Of course, the sodas of yesteryear were entirely different creatures from the ones we find today. They were made from natural ingredients – the roots, leaves, flowers and barks of plants credited with health benefits. But many pharmacists had received training as chemists, and they couldn’t resist the urge to experiment. By the early 1900s, synthesized flavorings were taking over.
Fortunately, the art of making pop from plants was not completely lost. For centuries, homemakers had been stirring up batches of “small beers” – low-alcohol, bubbly drinks – right alongside homebrewed beer. During Prohibition, when the only way to acquire beer was to make it yourself, the art of small beers also went through a revival.
You can rekindle this tradition in your own kitchen. Here’s what you’ll need to get started:
- Large soup or spaghetti pot
- Funnel
- Plastic soda bottles with screw-on caps and/or bail-top beer bottles
- Unscented chlorine bleach
- Sugar
- Herbs
- Yeast
A Word on Yeast
Yeast and sugar are what give homebrewed sodas their carbonation. As the yeast cells consume sugar and reproduce, they create carbon dioxide and alcohol. Normally, carbon dioxide dissipates into the air. But trapped inside a closed bottle with sugary water, it has no choice but to infuse the liquid. The amount of alcohol in the finished product is very low.

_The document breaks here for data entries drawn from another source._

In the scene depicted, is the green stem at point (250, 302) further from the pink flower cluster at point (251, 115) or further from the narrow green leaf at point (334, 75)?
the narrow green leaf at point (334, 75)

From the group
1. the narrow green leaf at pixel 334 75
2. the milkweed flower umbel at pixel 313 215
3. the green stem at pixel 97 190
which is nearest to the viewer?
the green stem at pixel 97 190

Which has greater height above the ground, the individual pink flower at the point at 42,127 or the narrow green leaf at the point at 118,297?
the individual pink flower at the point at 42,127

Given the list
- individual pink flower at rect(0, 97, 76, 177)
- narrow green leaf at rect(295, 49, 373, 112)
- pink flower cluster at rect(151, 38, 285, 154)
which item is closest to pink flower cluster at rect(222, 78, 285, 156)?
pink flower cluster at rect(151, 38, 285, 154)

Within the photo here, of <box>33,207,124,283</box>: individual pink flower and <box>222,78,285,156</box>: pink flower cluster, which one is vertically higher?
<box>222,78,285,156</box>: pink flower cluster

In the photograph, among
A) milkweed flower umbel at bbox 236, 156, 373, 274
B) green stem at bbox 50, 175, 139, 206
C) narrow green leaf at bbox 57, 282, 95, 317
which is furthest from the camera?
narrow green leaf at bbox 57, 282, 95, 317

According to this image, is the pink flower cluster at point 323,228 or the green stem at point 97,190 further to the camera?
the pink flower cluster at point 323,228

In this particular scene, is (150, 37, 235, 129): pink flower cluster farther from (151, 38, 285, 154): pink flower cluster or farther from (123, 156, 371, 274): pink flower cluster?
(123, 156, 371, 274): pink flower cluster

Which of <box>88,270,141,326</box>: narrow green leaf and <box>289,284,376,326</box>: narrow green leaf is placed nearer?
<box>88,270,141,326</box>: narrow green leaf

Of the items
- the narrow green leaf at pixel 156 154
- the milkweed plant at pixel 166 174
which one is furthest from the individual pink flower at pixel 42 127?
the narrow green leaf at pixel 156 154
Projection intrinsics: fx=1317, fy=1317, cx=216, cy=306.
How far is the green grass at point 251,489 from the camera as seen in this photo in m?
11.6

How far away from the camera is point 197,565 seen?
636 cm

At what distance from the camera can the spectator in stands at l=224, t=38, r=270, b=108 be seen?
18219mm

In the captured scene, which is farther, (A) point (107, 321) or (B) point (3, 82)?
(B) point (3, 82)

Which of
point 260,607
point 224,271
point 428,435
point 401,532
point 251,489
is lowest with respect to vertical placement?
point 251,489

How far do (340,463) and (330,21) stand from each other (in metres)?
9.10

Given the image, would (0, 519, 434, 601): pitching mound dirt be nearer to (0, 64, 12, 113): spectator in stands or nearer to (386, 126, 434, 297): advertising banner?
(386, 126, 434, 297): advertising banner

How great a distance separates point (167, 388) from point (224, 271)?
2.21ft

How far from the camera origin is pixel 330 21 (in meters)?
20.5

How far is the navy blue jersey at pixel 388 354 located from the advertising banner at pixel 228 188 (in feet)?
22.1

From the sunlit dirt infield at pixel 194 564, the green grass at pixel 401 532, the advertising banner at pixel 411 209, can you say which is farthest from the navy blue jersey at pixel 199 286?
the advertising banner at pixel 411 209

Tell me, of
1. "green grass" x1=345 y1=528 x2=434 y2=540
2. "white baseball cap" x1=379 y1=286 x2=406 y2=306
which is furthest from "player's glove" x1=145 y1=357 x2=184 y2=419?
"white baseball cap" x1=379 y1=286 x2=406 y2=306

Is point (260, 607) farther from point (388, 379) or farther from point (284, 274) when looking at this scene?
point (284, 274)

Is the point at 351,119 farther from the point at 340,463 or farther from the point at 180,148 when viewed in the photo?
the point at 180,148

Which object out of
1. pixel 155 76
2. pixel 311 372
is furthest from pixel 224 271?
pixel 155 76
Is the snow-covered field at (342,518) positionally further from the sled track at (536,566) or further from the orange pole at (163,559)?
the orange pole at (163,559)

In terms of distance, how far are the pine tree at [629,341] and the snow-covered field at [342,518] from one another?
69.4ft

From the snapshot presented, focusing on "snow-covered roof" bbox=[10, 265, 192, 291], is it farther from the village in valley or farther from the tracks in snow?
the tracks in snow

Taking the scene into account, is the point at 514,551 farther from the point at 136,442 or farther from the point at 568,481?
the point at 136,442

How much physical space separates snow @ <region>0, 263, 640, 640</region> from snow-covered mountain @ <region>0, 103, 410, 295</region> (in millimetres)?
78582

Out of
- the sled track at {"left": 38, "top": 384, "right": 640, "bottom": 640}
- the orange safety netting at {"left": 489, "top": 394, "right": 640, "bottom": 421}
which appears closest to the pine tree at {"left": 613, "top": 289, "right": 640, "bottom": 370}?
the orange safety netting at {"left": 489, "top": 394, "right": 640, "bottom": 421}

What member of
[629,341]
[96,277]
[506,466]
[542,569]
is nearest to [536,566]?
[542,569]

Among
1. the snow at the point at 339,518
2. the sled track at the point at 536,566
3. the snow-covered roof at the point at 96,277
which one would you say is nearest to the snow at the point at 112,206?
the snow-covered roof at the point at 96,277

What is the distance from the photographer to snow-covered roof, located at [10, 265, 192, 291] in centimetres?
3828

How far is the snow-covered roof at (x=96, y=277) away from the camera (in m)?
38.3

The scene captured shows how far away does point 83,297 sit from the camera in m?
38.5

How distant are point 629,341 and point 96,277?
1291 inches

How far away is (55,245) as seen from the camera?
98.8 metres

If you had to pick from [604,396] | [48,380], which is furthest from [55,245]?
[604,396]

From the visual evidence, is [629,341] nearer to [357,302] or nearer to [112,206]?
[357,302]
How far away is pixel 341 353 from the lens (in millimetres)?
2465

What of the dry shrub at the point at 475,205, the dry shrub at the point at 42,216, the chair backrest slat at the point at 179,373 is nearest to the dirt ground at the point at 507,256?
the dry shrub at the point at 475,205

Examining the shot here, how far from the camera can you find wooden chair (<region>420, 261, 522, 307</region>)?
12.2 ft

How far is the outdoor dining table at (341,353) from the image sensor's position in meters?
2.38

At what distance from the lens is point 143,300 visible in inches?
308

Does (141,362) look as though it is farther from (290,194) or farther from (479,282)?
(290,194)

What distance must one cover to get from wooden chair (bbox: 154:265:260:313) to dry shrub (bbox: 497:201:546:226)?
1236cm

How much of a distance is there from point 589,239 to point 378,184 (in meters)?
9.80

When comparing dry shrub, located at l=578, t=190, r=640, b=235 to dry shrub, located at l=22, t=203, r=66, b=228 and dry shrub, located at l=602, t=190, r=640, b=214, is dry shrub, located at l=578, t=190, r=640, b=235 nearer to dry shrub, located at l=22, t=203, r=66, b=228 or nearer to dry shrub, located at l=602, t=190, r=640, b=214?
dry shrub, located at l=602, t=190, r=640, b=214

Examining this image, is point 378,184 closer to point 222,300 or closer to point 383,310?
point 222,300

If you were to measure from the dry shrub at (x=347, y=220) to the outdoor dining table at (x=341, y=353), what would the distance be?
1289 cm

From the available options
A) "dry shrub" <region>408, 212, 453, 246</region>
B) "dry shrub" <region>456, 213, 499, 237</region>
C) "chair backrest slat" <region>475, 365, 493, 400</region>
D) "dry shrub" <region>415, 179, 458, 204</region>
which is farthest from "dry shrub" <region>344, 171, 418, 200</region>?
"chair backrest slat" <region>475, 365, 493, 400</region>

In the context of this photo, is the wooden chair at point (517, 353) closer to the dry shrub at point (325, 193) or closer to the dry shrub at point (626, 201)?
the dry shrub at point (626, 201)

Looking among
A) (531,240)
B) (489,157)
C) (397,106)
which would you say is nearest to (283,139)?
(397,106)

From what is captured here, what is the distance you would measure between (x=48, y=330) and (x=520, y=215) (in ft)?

Bread, ale, lager, wine and champagne yeasts contribute slightly different flavors, but all result in a fine fizz. The recipes here call for granulated yeast of any variety. I generally use champagne yeast because of its light flavor, but some people prefer the “yeastier” taste of bread and beer yeasts. Don’t use nutritional yeast (sometimes called brewer’s yeast), which is not alive and therefore will not produce carbonation.